Interac Online and SVP will offer their first live cross-border transaction by June 2011. The first step will be allowing a US merchant access to the Interac Online scheme, enabling those 13m Canadian consumers who wish to buy from retailers across the border.

"A key objective was that we wanted to make the technology exceedingly simple for merchants," says Brierley-Jones. "The message format, that we are trying to standardise, is exactly the same for a merchant to deploy in any national scheme. The ICPNO has a conversion factor that converts a standard message into an Interac or SVP message on behalf of the merchant.

"There is a small amount of work to do on the front-end to present Interac on a US web merchant’s page but, from a technology perspective, it uses the same message format and the same connectivity."

The inclusion of the EPC in the European interoperability project is cited as the reason iDEAL, giropay and eps are lagging behind their Canadian and US rivals.

ACH Colombia is the latest member of the ICPNO as the council looks to widen the net to achieve its goal of a truly global interoperable network. Companies in Latin America and Far Eastern countries are believed to be in talks with the organisation to come on board.

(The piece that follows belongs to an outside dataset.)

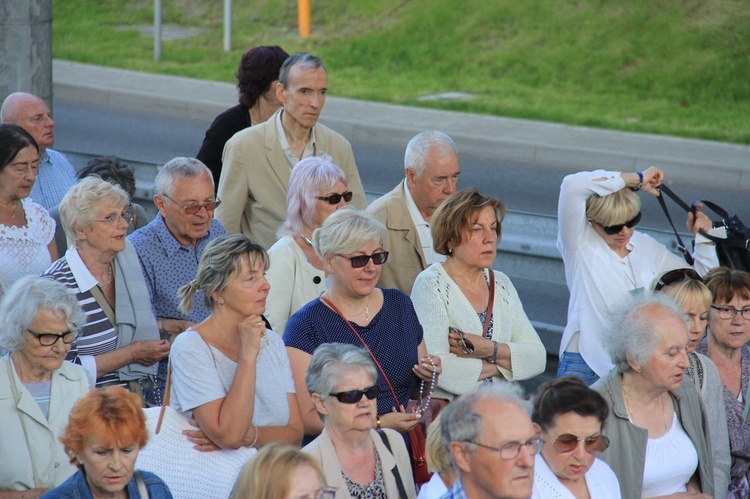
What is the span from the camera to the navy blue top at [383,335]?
5.23m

The EU has been making noise about the stagnant figures surrounding cross-border e-commerce for some time but has been painfully slow in making in-roads to do anything about it.

The industry and consumers alike are waiting for the cross-border service to go live and only then will it become apparent whether the work that has been done by the ICPNO and its members is enough to instil the trust required for consumers and foreign merchants to interact and engage cross-border.